Page extract →
----------

Tuesday, February 23, 2010

Heather Smith Thomas: Notes From Sky Range Ranch — Hornless Fatty's Sled Ride

Hornless Fatty and one of her later calves

My husband and I started ranching in 1967 with Hereford and Angus cows. Some of the Herefords were purebreds with horns. One of them soon became known as Hornless Fatty after we dehorned her. Eventually, we dehorned them all because they were bossy and mean to other members of the herd. Hornless Fatty, however, had the dubious honor of being first.

Without her horns she was a much nicer cow and led a rather placid life producing good calves (Zelda, Fergus, Figaro, to name a few). But one winter she had a serious accident and Figaro — the calf she was carrying at the time — very nearly wasn’t.

----------

Data extracts →

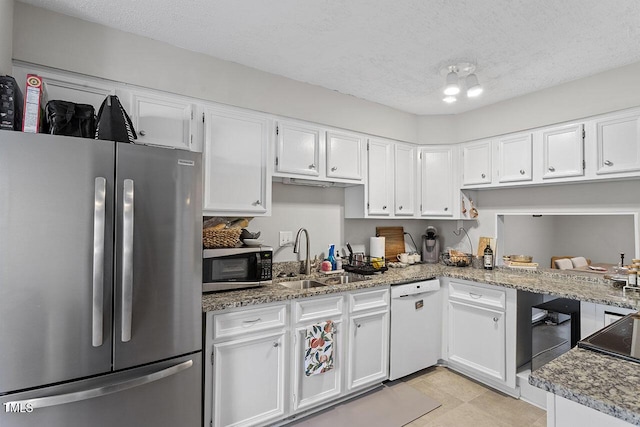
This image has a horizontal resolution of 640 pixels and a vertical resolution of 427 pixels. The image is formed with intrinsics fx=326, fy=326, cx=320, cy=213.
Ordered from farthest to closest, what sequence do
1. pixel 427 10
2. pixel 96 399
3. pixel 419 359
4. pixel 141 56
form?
pixel 419 359, pixel 141 56, pixel 427 10, pixel 96 399

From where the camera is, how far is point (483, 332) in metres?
2.71

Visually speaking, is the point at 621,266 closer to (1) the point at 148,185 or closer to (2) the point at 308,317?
A: (2) the point at 308,317

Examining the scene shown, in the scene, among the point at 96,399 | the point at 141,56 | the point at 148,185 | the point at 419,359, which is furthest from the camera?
the point at 419,359

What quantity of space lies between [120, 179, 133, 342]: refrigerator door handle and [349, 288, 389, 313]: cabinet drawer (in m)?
1.47

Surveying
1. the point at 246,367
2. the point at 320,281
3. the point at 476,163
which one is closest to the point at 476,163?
the point at 476,163

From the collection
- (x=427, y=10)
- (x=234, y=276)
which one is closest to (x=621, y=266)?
(x=427, y=10)

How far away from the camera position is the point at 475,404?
248 centimetres

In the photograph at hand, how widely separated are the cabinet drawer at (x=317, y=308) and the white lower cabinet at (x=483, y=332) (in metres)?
1.20

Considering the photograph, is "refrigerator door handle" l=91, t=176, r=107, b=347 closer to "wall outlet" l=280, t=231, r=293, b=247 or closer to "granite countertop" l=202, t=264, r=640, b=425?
"granite countertop" l=202, t=264, r=640, b=425

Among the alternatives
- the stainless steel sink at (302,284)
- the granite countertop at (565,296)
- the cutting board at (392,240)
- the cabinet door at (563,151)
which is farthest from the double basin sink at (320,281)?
the cabinet door at (563,151)

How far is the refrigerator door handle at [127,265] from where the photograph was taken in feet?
4.89

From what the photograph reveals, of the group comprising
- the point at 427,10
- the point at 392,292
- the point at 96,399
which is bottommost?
the point at 96,399

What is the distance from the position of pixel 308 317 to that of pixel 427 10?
6.59ft

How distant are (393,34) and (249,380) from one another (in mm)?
2334
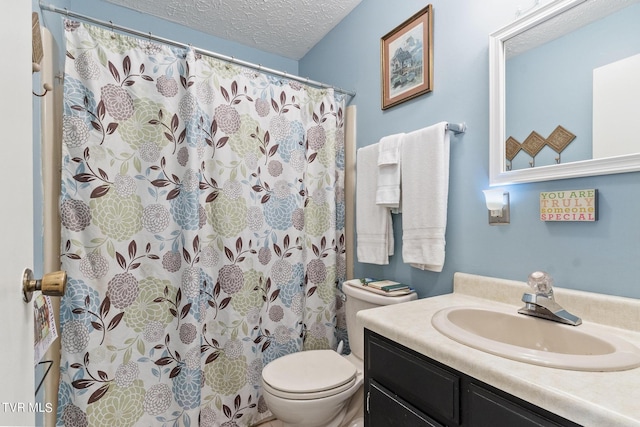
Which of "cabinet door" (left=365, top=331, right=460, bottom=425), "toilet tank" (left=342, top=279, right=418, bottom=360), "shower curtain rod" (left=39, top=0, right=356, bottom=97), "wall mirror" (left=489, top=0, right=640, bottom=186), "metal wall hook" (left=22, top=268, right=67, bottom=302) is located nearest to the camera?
"metal wall hook" (left=22, top=268, right=67, bottom=302)

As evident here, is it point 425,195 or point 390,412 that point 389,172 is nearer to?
point 425,195

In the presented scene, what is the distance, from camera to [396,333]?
36.3 inches

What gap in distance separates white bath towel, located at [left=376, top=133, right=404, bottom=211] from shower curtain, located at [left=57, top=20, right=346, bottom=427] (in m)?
0.48

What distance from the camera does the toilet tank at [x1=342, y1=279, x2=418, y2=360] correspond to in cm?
144

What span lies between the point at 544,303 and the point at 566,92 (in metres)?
0.70

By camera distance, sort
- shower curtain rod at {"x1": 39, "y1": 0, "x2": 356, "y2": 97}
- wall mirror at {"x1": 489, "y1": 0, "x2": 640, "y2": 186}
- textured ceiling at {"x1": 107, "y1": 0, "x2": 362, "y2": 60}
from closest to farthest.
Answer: wall mirror at {"x1": 489, "y1": 0, "x2": 640, "y2": 186} → shower curtain rod at {"x1": 39, "y1": 0, "x2": 356, "y2": 97} → textured ceiling at {"x1": 107, "y1": 0, "x2": 362, "y2": 60}

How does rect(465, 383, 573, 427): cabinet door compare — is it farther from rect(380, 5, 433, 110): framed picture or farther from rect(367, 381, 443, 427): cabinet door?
rect(380, 5, 433, 110): framed picture

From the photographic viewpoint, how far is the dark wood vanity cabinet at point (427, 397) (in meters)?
0.64

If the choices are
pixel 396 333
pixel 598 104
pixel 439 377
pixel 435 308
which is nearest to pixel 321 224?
pixel 435 308

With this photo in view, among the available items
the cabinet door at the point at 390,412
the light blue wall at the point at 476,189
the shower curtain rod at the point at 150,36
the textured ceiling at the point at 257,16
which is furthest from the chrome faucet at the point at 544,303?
the textured ceiling at the point at 257,16

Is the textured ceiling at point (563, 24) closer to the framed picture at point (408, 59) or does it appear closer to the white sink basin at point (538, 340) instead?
the framed picture at point (408, 59)

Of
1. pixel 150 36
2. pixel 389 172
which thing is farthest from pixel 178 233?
→ pixel 389 172

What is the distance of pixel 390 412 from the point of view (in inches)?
37.4

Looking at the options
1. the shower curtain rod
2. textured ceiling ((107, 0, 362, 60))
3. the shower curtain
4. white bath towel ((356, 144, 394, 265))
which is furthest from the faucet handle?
textured ceiling ((107, 0, 362, 60))
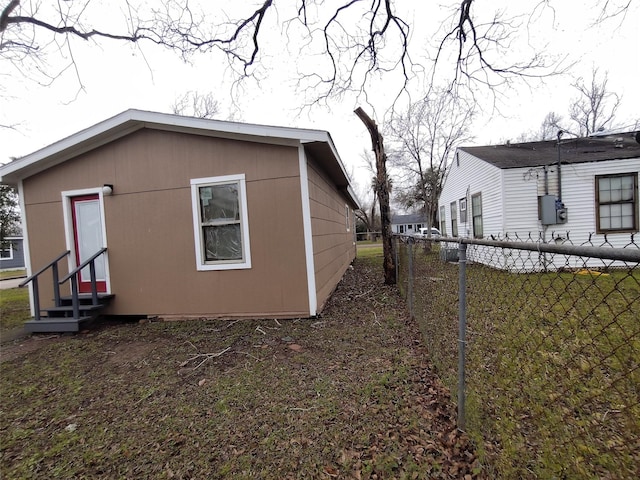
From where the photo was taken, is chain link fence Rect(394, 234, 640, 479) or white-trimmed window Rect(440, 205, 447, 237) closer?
chain link fence Rect(394, 234, 640, 479)

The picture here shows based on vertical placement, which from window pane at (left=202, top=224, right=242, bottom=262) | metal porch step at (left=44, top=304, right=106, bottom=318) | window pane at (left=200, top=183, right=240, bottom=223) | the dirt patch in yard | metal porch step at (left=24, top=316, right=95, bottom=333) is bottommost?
the dirt patch in yard

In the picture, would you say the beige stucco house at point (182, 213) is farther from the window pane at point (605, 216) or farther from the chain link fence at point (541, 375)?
the window pane at point (605, 216)

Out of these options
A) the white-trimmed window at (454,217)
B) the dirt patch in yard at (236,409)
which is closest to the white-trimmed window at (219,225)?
the dirt patch in yard at (236,409)

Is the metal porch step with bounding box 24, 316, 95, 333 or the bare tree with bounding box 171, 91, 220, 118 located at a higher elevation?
the bare tree with bounding box 171, 91, 220, 118

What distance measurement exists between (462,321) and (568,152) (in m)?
9.74

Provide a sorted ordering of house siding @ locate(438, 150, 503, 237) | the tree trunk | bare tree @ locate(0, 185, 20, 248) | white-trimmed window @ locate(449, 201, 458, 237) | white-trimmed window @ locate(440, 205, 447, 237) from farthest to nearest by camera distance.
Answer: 1. white-trimmed window @ locate(440, 205, 447, 237)
2. bare tree @ locate(0, 185, 20, 248)
3. white-trimmed window @ locate(449, 201, 458, 237)
4. house siding @ locate(438, 150, 503, 237)
5. the tree trunk

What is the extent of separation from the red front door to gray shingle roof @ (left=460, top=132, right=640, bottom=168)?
382 inches

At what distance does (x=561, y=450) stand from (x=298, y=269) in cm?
382

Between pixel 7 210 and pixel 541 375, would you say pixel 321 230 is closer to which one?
pixel 541 375

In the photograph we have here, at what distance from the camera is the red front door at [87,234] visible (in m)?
5.67

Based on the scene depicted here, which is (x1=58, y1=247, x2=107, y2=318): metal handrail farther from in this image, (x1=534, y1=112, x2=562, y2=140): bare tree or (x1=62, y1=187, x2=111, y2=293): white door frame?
(x1=534, y1=112, x2=562, y2=140): bare tree

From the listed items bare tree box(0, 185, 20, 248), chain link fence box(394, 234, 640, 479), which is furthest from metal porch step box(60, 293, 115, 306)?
bare tree box(0, 185, 20, 248)

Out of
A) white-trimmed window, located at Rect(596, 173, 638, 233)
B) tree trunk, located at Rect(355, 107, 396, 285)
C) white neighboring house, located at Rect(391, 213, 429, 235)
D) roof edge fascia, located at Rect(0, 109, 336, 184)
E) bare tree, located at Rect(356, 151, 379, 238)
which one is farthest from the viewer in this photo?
white neighboring house, located at Rect(391, 213, 429, 235)

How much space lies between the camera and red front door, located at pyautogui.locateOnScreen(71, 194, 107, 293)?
223 inches
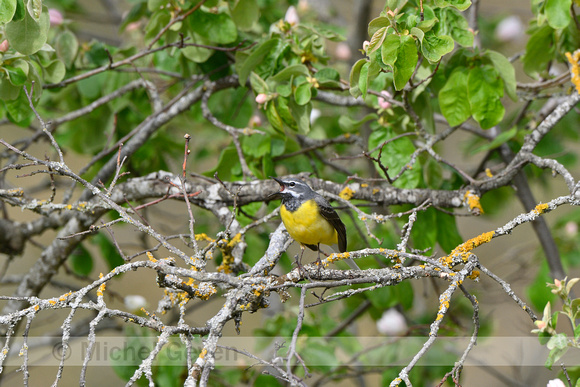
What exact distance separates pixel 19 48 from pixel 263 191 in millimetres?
1440

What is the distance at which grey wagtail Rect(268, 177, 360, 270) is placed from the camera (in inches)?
114

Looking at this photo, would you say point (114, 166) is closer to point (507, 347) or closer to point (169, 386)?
point (169, 386)

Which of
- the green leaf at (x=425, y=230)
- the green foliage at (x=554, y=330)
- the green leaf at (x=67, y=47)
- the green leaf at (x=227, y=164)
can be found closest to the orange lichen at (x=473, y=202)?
the green leaf at (x=425, y=230)

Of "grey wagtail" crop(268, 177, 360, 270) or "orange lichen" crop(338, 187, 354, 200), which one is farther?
"orange lichen" crop(338, 187, 354, 200)

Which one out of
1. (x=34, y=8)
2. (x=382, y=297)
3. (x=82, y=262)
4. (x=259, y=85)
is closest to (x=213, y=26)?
(x=259, y=85)

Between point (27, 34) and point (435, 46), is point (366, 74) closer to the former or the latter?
point (435, 46)

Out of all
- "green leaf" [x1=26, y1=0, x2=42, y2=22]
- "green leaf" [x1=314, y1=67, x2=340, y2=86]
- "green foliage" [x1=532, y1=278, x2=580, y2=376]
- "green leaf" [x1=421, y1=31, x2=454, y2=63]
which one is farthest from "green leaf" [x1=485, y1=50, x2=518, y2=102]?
"green leaf" [x1=26, y1=0, x2=42, y2=22]

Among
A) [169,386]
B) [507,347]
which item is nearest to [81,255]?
[169,386]

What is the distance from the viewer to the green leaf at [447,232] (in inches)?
135

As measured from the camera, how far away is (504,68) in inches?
115

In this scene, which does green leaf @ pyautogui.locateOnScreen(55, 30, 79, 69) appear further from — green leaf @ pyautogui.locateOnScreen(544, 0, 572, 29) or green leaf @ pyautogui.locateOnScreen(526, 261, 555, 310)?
green leaf @ pyautogui.locateOnScreen(526, 261, 555, 310)

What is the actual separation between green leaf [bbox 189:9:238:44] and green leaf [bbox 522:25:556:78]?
5.75ft

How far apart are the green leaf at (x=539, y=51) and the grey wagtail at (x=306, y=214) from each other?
1541 millimetres

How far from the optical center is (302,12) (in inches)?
212
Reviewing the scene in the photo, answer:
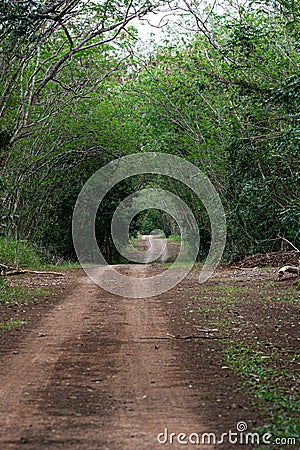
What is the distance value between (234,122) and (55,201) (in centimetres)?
1105

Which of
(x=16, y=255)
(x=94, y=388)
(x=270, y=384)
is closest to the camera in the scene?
(x=94, y=388)

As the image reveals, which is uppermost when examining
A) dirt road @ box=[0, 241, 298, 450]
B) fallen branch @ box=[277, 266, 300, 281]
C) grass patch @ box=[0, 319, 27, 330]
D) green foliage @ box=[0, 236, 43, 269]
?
green foliage @ box=[0, 236, 43, 269]

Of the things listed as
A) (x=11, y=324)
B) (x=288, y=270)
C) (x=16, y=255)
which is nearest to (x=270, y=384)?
(x=11, y=324)

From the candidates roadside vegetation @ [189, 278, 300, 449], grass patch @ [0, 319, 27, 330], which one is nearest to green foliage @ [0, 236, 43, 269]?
roadside vegetation @ [189, 278, 300, 449]

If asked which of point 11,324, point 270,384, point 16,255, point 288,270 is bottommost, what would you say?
point 270,384

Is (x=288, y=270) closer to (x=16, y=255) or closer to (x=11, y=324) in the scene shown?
(x=11, y=324)

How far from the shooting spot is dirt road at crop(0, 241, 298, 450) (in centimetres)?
379

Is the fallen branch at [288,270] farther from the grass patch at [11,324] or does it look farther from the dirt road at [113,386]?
the grass patch at [11,324]

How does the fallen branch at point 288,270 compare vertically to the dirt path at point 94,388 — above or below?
above

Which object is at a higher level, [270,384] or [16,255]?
[16,255]

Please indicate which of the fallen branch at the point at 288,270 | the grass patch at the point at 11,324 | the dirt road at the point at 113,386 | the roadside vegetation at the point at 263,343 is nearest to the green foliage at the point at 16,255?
the roadside vegetation at the point at 263,343

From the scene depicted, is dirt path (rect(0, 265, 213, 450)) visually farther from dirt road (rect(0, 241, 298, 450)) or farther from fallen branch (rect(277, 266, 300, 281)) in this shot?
fallen branch (rect(277, 266, 300, 281))

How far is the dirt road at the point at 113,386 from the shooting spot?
3.79m

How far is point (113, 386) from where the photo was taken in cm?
495
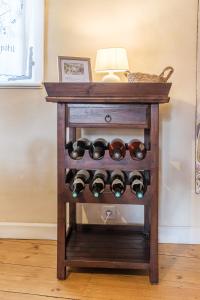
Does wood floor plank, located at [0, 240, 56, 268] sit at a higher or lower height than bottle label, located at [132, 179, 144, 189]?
lower

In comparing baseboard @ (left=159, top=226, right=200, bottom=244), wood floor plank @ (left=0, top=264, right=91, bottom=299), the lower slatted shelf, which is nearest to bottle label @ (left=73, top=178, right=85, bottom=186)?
the lower slatted shelf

----------

Task requirements →
1: Retype the ranch post from "Without her horns" up to and including "very nearly wasn’t.".
2: List the calves that the ranch post names as Hornless Fatty's offspring.
The items have nothing to do with the ranch post and can be set aside.

Answers by item →
1:
Without her horns she was a much nicer cow and led a rather placid life producing good calves (Zelda, Fergus, Figaro, to name a few). But one winter she had a serious accident and Figaro — the calf she was carrying at the time — very nearly wasn’t.

2: Zelda, Fergus, Figaro